» Text excerpt
########

Conference: NeurIPS 2025 (Spotlight) arXiv: 2510.22443 Code: https://github.com/facebookresearch/WAGIBench/ Area: Audio & Speech Keywords: goal inference, wearable agents, multimodal benchmark, egocentric video, VLM evaluation

TL;DR

Meta proposes WAGIBench, a multimodal goal inference benchmark for assistive wearable agents, comprising 3,477 egocentric recordings (29 hours) from 348 participants across four modalities — visual, audio, digital, and longitudinal. Human accuracy reaches 93% versus the best VLM at 84% (MCQ); under generative evaluation, models produce relevant goals only 55% of the time, exposing a substantial gap between current VLMs and real-world wearable deployment.

Background & Motivation

Assistive wearable agents (e.g., AI assistants on smart glasses) have attracted considerable attention, with representative use cases including mobile digital agents, memory augmentation, and visual assistance for the visually impaired. A fundamental bottleneck shared by all such systems is that users must explicitly state their intentions (e.g., "Where are my keys?"), imposing high interaction costs. If an agent could proactively infer user goals from passive behavioral cues — what the user is looking at, what is being said, what is on the phone screen, and past habits — interaction friction could be substantially reduced.

Existing egocentric datasets (e.g., Ego4D) exhibit several critical limitations: (1) annotations are typically re-generated by LLMs from narration text, lacking authentic ground-truth goals; (2) modalities are limited, generally restricted to video and audio, without digital context (calendars, search history, etc.) or longitudinal history; and (3) scenarios lack sufficient ecological validity to elicit situations genuinely requiring agent assistance.

Core Problem

Given multimodal passive observations from a user — egocentric video, ambient audio, mobile app state, and historical behavioral records — can an agent automatically infer the digital action the user intends to perform (search, shopping, reminders, etc.)? This goal inference problem is the key link between passive perception and proactive assistance for wearable agents. The paper's primary contribution lies not in proposing a new method, but in constructing a high-quality, multimodal, ground-truth benchmark to measure progress on this problem.

########

» Task requirements
Resume the WAGIBench benchmark summary above, continuing directly after its final sentence.

» Extracted records
########

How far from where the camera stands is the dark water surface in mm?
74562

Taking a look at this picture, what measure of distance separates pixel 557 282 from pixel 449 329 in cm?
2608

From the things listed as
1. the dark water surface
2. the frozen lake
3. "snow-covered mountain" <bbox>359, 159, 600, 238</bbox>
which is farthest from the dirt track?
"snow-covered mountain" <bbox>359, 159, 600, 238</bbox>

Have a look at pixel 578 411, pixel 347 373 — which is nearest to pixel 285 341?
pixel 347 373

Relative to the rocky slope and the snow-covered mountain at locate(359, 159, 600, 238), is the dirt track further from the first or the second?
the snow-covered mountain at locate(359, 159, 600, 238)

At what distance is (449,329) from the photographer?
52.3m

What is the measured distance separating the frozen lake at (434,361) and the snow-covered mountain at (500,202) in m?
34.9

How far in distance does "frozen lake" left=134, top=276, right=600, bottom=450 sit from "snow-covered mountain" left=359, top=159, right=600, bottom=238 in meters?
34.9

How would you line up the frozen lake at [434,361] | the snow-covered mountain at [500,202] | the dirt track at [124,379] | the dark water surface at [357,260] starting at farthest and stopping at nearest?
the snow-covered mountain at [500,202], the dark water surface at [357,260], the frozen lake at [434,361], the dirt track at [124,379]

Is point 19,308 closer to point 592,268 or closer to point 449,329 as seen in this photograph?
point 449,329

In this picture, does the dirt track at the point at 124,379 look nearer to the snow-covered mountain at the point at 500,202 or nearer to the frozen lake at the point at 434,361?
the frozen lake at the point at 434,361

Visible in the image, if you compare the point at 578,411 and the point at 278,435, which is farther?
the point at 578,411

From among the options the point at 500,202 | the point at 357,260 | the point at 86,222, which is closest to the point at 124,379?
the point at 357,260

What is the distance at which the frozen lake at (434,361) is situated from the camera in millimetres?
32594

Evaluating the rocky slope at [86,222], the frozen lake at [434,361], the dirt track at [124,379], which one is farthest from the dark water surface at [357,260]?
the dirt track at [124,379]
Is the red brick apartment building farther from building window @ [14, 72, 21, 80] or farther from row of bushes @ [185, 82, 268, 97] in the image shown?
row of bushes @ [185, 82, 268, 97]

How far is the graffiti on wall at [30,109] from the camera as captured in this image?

########

» Solved exercise
Method

Overall Architecture

WAGIBench comprises three main components:

  1. Dataset construction: Multimodal egocentric data are collected via scripted interactions, ensuring every recording has an unambiguous reference goal.
  2. Evaluation task design: Two evaluation paradigms are employed — discriminative (MCQ) and generative (LLM Judge).
  3. Meta-evaluation: Automatic metrics are validated against human judgments.

Input: Egocentric video + audio transcription + digital app state (complete state across seven apps: Calendar, Messaging, Notes, Search, Videos, Maps, Music) + longitudinal history (past behavioral records from the same user). Output: Predicted digital action (e.g., {type: "search", query: "how to file taxes"}).

Key Designs

  1. Scripted data collection for ground-truth quality: Unlike prior approaches that re-annotate narration text with LLMs, WAGIBench first designs 165 scripted scenarios (spanning kitchen, office, outdoor, and gym environments across various app contexts), each with an explicit reference goal. The 348 participants recorded using Meta Aria glasses, with each script captured approximately 21 times by an average of 6 participants. Three annotators performed quality review (agreement rate > 0.5, temporal window IoU > 0.7), retaining approximately 80% of recordings. Variable parameters within scripts (e.g., user-chosen recycled items) further increase goal diversity.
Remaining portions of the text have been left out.